Only 46% of senior executives say that AI is one of the top 3 important topics for their companies over the next 3 years; cybersecurity is the top rated topic at 73% [Deloitte survey of 1,048 senior executives]

Only 39% of senior executives say their company has a strong cultural orientation to data-driven insights and decision-making, and only 37% feel employees in their company are aware of the importance of data analytics [Deloitte survey of 1,048 senior executives]

49% of U.S. consumers  would trust AI-generated advice for retail, 38% would trust AI-generated advice for hospitality, such as checking/comparing flight or hotel options or restaurant recommendations, while only 20% would trust AI-generated advice for healthcare and 19% for financial services [Invoca/The Harris Poll survey of 2,048 U.S. adults]

33% of US healthcare professionals have implemented AI into their practice, compared to a 15-country average of 46%; countries like Germany (41%) and China (85%) surpass the U.S. in the use of AI technologies in healthcare, despite the fact that the U.S. has one of the highest spends of AI in healthcare for preliminary diagnosis per capita at $0.06, while China’s spend is $0.002 per capita and Germany’s is $0.03 per capita [Philips Future Health Index 2019 survey of more than 3,100 healthcare professionals in 15 countries]

37% of US healthcare professionals associate AI in healthcare with less human interaction and only 20% associate AI with more accurate diagnosis [Philips Future Health Index 2019 survey of more than 3,100 healthcare professionals in 15 countries]

Researchers at Memorial Sloan Kettering Cancer Center used a deep learning model to analyze a dataset of 44,732 whole slide images from 15,187 patients, detecting prostate, skin and breast cancer with close to 100% accuracy, allowing pathologists to focus on the 25%-35% most critical slides [Nature Medicine]

Only 4% of hospital and health system boards have members with direct technology experience relevant to healthcare technology; 76% of board members said their hospital could not identify new technologies, including artificial intelligence, machine learning or patient privacy monitoring, to understand the risk-benefit equation of their spending choices [Black Book survey of 494 C-Suite hospital executives]

A data set of 7,500 real-world, unmodified and naturally occurring images managed to reduce the accuracy of AI by 90%, exploiting “deep flaws in current classifiers including their over-reliance on color, texture, and background cues” [arxiv.org]

59% of organizations worldwide have already deployed AI and they expect to double the number of AI projects in place within the next year; top reasons for deploying AI are customer experience (40%) and automating tasks (20%); top challenges are a lack of relevant skills (56%), understanding AI use cases (42%), and concerns with data scope or quality (34%) [Gartner survey of 106 Gartner Research Circle Members]

53% of financial services executives see new technologies such as blockchain, AI, machine learning and IoT as the number one trend impacting their companies;  83% believe that new entrants could become significant competitors—just 3 years ago only 7% viewed fintech as a threat [NTT Data survey of 471 Financial Services executives in the U.S., U.K., Germany, Spain, Italy and Japan]

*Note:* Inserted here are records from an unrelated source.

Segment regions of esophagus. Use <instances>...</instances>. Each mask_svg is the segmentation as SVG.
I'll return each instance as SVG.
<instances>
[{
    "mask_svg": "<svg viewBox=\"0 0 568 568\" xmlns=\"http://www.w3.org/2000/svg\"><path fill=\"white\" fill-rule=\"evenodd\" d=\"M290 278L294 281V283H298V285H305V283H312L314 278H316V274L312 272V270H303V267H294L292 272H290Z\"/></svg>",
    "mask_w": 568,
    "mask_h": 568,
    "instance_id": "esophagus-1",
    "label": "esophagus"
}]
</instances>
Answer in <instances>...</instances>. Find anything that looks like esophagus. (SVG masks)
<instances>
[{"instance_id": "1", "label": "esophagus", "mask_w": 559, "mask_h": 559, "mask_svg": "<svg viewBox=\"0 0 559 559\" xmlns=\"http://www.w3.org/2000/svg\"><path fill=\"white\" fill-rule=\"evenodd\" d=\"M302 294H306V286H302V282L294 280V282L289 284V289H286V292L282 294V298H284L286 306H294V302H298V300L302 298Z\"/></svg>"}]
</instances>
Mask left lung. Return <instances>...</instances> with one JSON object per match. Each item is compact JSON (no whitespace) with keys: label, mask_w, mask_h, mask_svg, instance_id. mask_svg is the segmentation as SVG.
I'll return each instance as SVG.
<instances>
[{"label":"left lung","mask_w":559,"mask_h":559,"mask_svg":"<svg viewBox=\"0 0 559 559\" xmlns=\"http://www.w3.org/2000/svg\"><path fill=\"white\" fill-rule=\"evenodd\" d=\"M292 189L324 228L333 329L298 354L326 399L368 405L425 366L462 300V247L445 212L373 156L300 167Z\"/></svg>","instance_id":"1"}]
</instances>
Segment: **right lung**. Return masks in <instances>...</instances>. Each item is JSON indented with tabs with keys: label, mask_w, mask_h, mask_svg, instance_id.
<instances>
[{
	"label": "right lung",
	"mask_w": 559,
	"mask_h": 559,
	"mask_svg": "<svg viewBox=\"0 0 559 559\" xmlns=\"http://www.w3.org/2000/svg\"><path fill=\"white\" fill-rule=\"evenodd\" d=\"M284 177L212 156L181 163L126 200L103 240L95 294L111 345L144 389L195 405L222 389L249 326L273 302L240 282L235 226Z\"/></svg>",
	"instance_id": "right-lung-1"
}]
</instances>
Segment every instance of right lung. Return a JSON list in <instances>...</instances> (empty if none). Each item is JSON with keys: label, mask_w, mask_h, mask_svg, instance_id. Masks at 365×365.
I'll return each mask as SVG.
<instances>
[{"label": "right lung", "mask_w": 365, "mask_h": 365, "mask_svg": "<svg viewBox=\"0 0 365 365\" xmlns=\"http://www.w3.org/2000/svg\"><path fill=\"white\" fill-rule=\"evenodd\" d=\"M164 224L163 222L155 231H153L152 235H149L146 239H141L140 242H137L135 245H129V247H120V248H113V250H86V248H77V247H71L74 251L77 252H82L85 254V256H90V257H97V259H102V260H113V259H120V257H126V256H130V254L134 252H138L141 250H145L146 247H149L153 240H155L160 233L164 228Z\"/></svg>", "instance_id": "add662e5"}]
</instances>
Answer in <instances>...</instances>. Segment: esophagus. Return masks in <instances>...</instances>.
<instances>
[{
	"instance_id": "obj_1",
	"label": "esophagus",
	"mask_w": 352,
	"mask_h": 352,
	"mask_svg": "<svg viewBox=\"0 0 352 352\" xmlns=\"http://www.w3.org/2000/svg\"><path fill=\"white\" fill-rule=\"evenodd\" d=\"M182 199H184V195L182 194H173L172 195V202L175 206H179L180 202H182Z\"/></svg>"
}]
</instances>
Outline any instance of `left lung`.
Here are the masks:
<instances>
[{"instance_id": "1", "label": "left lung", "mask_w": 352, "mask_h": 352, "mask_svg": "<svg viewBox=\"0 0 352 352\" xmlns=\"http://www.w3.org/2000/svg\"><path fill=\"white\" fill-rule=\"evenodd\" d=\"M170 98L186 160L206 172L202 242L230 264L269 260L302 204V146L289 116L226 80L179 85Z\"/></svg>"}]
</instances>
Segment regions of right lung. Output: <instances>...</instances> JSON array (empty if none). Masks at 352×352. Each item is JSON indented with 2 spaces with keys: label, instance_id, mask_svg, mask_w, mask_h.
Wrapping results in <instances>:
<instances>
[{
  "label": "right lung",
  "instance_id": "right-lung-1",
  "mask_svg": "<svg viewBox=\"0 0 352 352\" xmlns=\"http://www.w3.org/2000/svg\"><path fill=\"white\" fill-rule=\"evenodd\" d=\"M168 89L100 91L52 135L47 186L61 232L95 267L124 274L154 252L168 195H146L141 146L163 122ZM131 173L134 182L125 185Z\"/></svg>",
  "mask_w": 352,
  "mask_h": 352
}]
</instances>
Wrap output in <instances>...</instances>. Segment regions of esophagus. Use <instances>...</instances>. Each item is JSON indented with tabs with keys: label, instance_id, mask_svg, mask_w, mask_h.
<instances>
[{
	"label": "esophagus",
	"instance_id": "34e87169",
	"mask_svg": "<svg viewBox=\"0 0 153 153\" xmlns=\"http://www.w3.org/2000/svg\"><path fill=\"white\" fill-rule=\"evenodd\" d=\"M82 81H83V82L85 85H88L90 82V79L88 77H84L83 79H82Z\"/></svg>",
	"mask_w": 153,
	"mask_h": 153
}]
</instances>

60% of senior executives believe that decisions made by AI are fairer than those made by people because people are subject to bias; 52% said they could not trust AI because the data used may be incorrect or biased; 60% could not trust decisions made by AI on its own and preferred that the final decision be made by a person; 16% would trust AI rather than a human being to recommend a financial investment [Fujitsu survey of 900 CxOs and decision-makers in the US, the UK, Spain, France, Germany, China, Singapore, Australia, and Japan]

65% of IT executives say that machine learning is now “extremely important” or “very important” for network management, up from 45% in 2018 [Kentik survey of 388 attendees at the Cisco Live US conference]

The AI in construction market worldwide is forecast to reach $4.51 billion by 2026, up from $429.2 million in 2018 [Reports and Data]

The AI in agriculture market worldwide is forecast to reach $980 million by 2024 [Intelligence Journal]

By 2023, 80% of organizations using AI for digital commerce will achieve at least a 25% improvement in customer satisfaction, revenue or cost reduction [Gartner]

130,000 people across 60 countries in 50 different languages have worked on crowdsourcing (training AI) tasks for DefinedCrowd since it launched in 2015 [Seattle Times]

You can be correctly identified in an “anonymized” database in the U.S. 81% of the time (on average) with just your zip code, gender, and date of birth [Nature Communications]

Researchers from the University of Essex found that the Metropolitan Police’s facial recognition technology is 81% inaccurate—in the vast majority of cases it flagged up faces to police when they were not on a wanted list [Sky News]

“Well, I think if you can get some sort of readout that is, you know, available from the unit in your apartment, the status of where you are today, to be interactive in a sense, broadcasting the information that is … is collected about you and be analyzed by the artificial intelligence obviously to give you some kind of status, you know, you … you’re doing okay today or … or you ate too much yesterday” [One of the participants in focus groups with older adults administered by researchers at UC San Diego]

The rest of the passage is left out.